Pixel Based Collision Shapes ?

[slembcke]

Woah, busy topic!

http://www.youtube.com/watch?v=Oecv7Cg9lCc

You are in fact not crazy. What you want is signed distance functions. Physics2D.net has them. He has code for transforming bitmaps into polylines, and then creating a signed distance function out of that. There are a couple downsides to SDFs, but in general they work very well in 2D. They can represent complex convex shapes and their performance scales to highly detailed polygons better than my SAT based primitives.

I've been thinking about adding SDFs to Chipmunk. The reason I haven't added them is because I haven't foreseen the need for them in my own projects. Not that I'm selfish, but due to finite amounts of time, that's what drives a lot of Chipmunk's features.

That being said, Chipmunk's collision detection was meant to be extensible. Implementing SDFs probably wouldn't be that hard, especially if you used the Physics2D.net code as a reference. Heck, he might even help you, as he's helped others implement SDFs in their engines.

Using circles as an example (cpShape.c/h and cpCollision.c) it shouldn't be too hard to figure out how to implement a new collision type. Basically, you just need constructors/destructors, a function that updates the shape based on the position of the body it's connected to, and functions for colliding with other primitives. In the case of SDFs, I could see it being good enough to just provide collisions with other SDFs and maybe line segments. If it works out well, I could even integrate it into trunk Chipmunk. Win-Win scenario.

[theanzelm]

That sounds interesting,

I'll look that I'll get into this stuff a bit more and try it out and let's see.

Would be really cool if I could particioate to chipmunk in this way. ^^

What does a function for colliding with the other primitives need?

Collision point, normal, and penetration depth?

[slembcke]

Collision point, normal, and penetration depth?

Yes. To clarify though, a list of collision points their normals and penetration depths.

[theanzelm]

Could you please explain me a bit what SDFs are?

I found some stuff in the internet, and from what i know now,
they are polygons, where the edges aren't defined by a specific position, but by their relative distances?

What are the advantages in contrast to the type of polygons you use?

[citrys]

I started to program it in Ruby with a self-made Ruby-sdl extension.
I got something running what behaved physically not too bad.

The main problem was performance.
If I had more than 5 little objects at once,
The fps got below 10 ^^

Certainly Ruby as an interpreted language is not the right thing.

Were you using SDL rotozooming every frame to redraw all of your objects?

From what I could tell, I ran into the situation that my app was creating and destroying SDL surfaces through per-frame rotozooming faster than Ruby's garbage collector could keep up. My memory usage was ballooning to hundreds of megabytes for a scene with 5 rectangles bouncing around. One of the Rubygame maintainers suggested that I switch to OpenGL sprites to solve that problem. I haven't switched implementations yet, but that problem may reveal itself to other Ruby SDL programmers.

[theanzelm]

that was not the problem, i prerotated the surfaces (without physics i had 60 fps),
but what I need is a description of what SDFs are in detail.

Would be nice

[theanzelm]

Finally I found something!

http://www.cs.unc.edu/~geom/PIVOT/Voronoi_Collide.pdf

I think this is exactly what we need.

I'll probably fight me throught this tomorrow.

[slembcke]

Well, that's not far off from what you would want to do. (I only skimmed it) Basically a signed distance function is a function that returns the distance to the closest feature of a shape for a given point. Points inside the shape have positive values, points outside the shape have negative value, and points on the shape's edge have a value of 0.
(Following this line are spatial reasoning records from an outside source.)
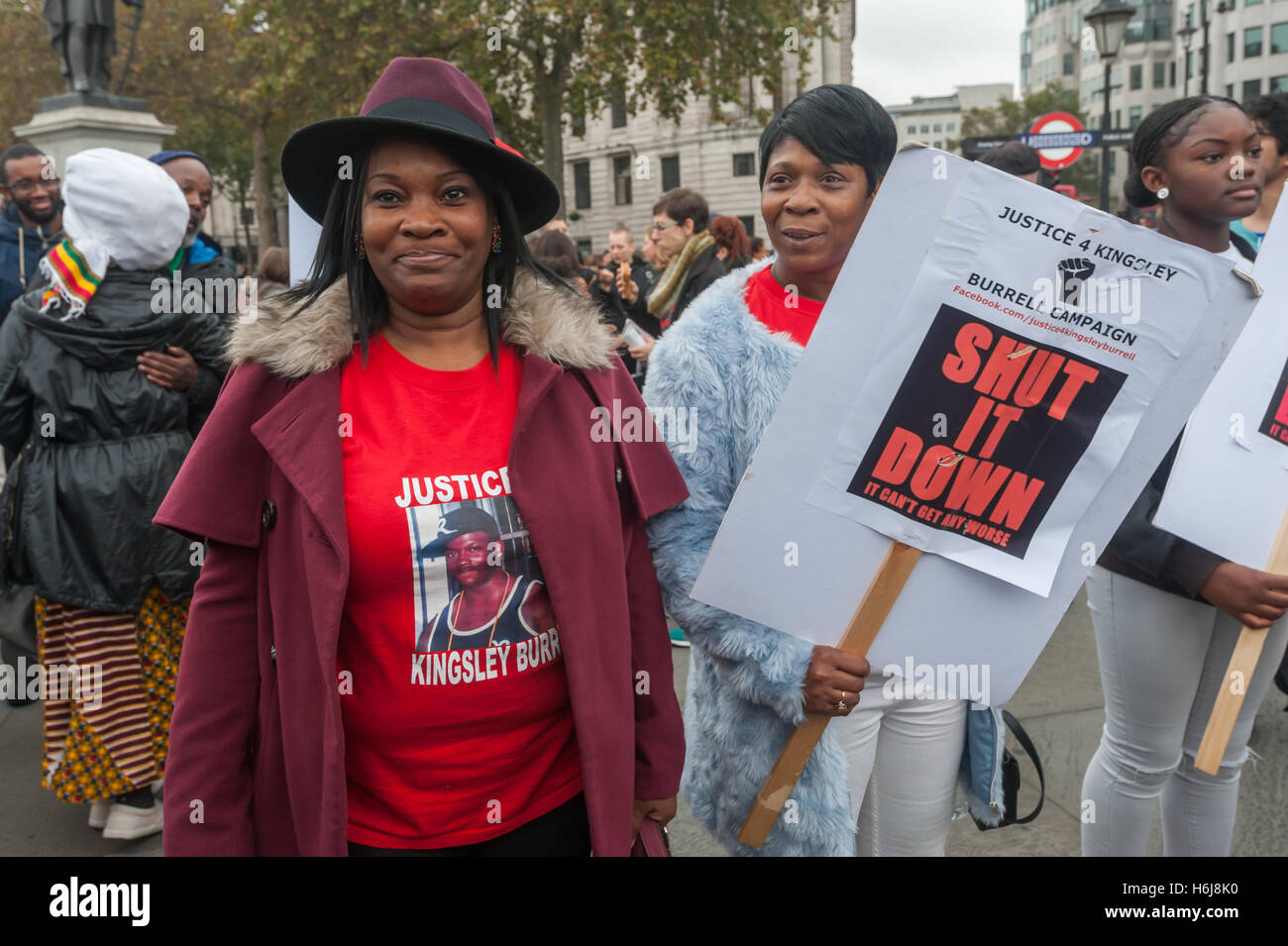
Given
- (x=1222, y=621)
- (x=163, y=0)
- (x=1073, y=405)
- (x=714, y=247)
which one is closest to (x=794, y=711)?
(x=1073, y=405)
You can use this function to create a signed distance field (SDF). A SDF is basically a bitmap of the function. You generate a 2D array of values sort of like a height-map. To use the SDF for collisions when colliding two objects, you sample the vertexes of one shape in the SDF of the other (and vise versa). If the vertex has a positive distance, it's colliding. Generating the collision points from this is pretty straight forward, you already know the location, and penetration distance, calculating the normal can be done from the SDF or pre-calculated.

Creating an SDF from a polygon outline would be pretty easy if you didn't care about performance. For every point, find the closest point on each segment and find the closest one. Creating a poly outline out of a bitmap image to begin with is more difficult however. How much do you trace the contour originally, how do you simplify that, how much do you need to subdivide, etc.

Unless you are really want to do fancy deformable objects, I wouldn't bother with the hardware accelerated part. The GPU could generate an SDF pretty quickly, but I wouldn't bother with collision checking. Unless you could queue up all of the collisions at once, the communication costs would probably cost you far more than you would gain. ... and it would be complicated.

[theanzelm]

Thanks alot, things are now getting really clear.

with distance from a point to the shortest feature of the shape you mean
a line, wich perpendicular to the nearest line segment of the polygon, and which wents through the point?

[slembcke]

Not exactly. The closest point on a line segment could be along the line or one of the endpoints. So not just the perpendicular distance.